La première : passer 4 minutes par jour au bureau pour me poser exactement les mêmes questions. Si j’allais bien. Si tout allait bien. Si le bureau allait bien. Si nous avions eu des nouvelles du coproducteur anglais. Si nous avions eu des nouvelles du coproducteur espagnol. Et moi de lui expliquer comme je l’avais fait la veille et le ferait le lendemain (sans nul doute) que nous ne risquions pas d’en avoir car les dits producteurs attendent de nos nouvelles concernant leur proposition de contrat. A ce moment-là, il tombe des nues. N’a jamais entendu parlé de ces contrats. Contrats que je lui ressors en version papier pour la 8ème fois en 8 jours. Il promet de les lire pour demain. Réalise qu’il ne comprend ni l’anglais ni l’espagnol. Me demande de lui faire une synthèse. Synthèse déjà faite et réimprimée. Il plie la synthèse en 7 et la fourre dans la poche arrière de son jean trop court. « On » en reparle demain. Et il s’en va. Ce qui n’est pas plus mal. Ce qui est même mieux. Car s’il reste, j’ai le droit à sa présence dans mon dos. Avec son portable. Un de ces téléphones incroyables qui n’ont jamais existé ailleurs que dans « Retour vers le Futur » ou un de ces films des années 80 et 90 où le futur nous apparaît complètement dépassé aujourd’hui. Avec ce (putain) de portable, il jouait. Il s’amusait à effacer les numéros dont il n’avait plus besoin. Avec des bips. Bip. Bip. Bip. Cela pouvant durer des heures entières. Un soir, n’en pouvant plus, j’ai d’ailleurs pris la décision d’en finir. J’ai profité d’un de ses nombreux passages aux toilettes pour intercepter l’animal sonore et le cacher. Le souci a été que j’ai été légèrement prise de court et que je l’ai jeté dans le petit réfrigérateur. Et qu’il y est décédé dans de terribles souffrances. Mortifère n’en a jamais rien su car j’ai balancé son cadavre dans la Seine le lendemain matin.

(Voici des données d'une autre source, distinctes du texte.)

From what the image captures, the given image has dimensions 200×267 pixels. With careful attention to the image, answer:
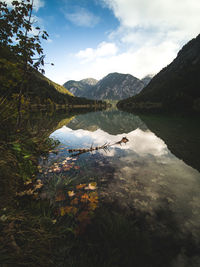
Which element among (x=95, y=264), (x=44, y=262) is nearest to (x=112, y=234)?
(x=95, y=264)

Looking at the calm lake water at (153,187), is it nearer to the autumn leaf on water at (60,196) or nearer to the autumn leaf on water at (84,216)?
the autumn leaf on water at (60,196)

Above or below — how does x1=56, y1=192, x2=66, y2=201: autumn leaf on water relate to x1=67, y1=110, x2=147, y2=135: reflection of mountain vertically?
below

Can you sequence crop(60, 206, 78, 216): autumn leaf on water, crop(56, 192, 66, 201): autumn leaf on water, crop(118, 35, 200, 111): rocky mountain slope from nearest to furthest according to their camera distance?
crop(60, 206, 78, 216): autumn leaf on water → crop(56, 192, 66, 201): autumn leaf on water → crop(118, 35, 200, 111): rocky mountain slope

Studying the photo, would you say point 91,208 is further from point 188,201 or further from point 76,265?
point 188,201

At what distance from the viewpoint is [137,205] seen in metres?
3.47

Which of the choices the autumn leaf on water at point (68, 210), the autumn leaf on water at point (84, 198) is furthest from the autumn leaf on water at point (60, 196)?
the autumn leaf on water at point (84, 198)

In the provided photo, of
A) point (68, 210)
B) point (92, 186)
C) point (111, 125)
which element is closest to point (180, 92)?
point (111, 125)

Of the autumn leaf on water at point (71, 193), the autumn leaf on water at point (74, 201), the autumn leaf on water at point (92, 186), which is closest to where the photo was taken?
the autumn leaf on water at point (74, 201)

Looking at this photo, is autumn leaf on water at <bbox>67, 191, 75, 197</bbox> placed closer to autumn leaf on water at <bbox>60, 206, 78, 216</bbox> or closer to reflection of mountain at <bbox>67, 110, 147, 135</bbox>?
autumn leaf on water at <bbox>60, 206, 78, 216</bbox>

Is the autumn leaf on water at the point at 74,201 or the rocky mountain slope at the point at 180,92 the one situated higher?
the rocky mountain slope at the point at 180,92

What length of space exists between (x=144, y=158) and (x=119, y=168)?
1990 millimetres

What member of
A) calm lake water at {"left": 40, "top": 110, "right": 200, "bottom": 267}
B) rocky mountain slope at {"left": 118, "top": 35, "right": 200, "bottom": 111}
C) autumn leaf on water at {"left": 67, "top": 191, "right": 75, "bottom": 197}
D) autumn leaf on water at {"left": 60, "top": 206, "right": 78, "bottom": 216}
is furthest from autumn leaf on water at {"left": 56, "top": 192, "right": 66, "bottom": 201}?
rocky mountain slope at {"left": 118, "top": 35, "right": 200, "bottom": 111}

La seconde : me demander des « états des lieux », des « récapitulatifs », des « résumés » et « informations pratiques ». Jusque là, rien de bien méchant. Tous ces « petits points » devaient être rédigés sous forme de mails clairs avec des mots soulignés, en gras, en italique et/ou en couleurs. Je suivais ces indications à la lettre. Histoire de rentrer dans le moule. D’attraper une « méthode » de travail rigoureuse. De devenir une vraie employée modèle qui mériterait son adresse mail attitrée, une signature numérique de bon goût (avec logo de l’établissement, s’il vous plaît) et peut-être un jour, une carte de visite cartonnée en impression couleurs haute définition. Sauf qu’évidemment, avec Mortifère, mes messages « ne passaient jamais ». Je mets les mots « ne passaient jamais » entre guillemets, non parce qu’il n’appréciait pas mon travail. Non. Mais tout simplement parce qu’il ne comprenait pas qu’ils venaient de moi. En effet, notre grand sot à pull, cheveux et ongles sales me re-transférait régulièrement mes propres mails. Les annotant d’un « POUR INFO » en majuscule. La première fois que j’ai reçu un de ces messages, j’ai été le voir.

Moi : Euh… Mortifère… C’était quoi ce mail que tu m’as envoyé ?

Morty : Ouiiiiiiiiiiiiiiiii heeeeeeuuuuuu. En faaaaiiiiiiiiit, pour résumeeeeeeeeeeeeer, j’ai reçuuuuuuuuu un maaaiiiiiiil avec les indications que je t’avais demandé hier soir donc je me suis dit que ce serait bien si tu les avais.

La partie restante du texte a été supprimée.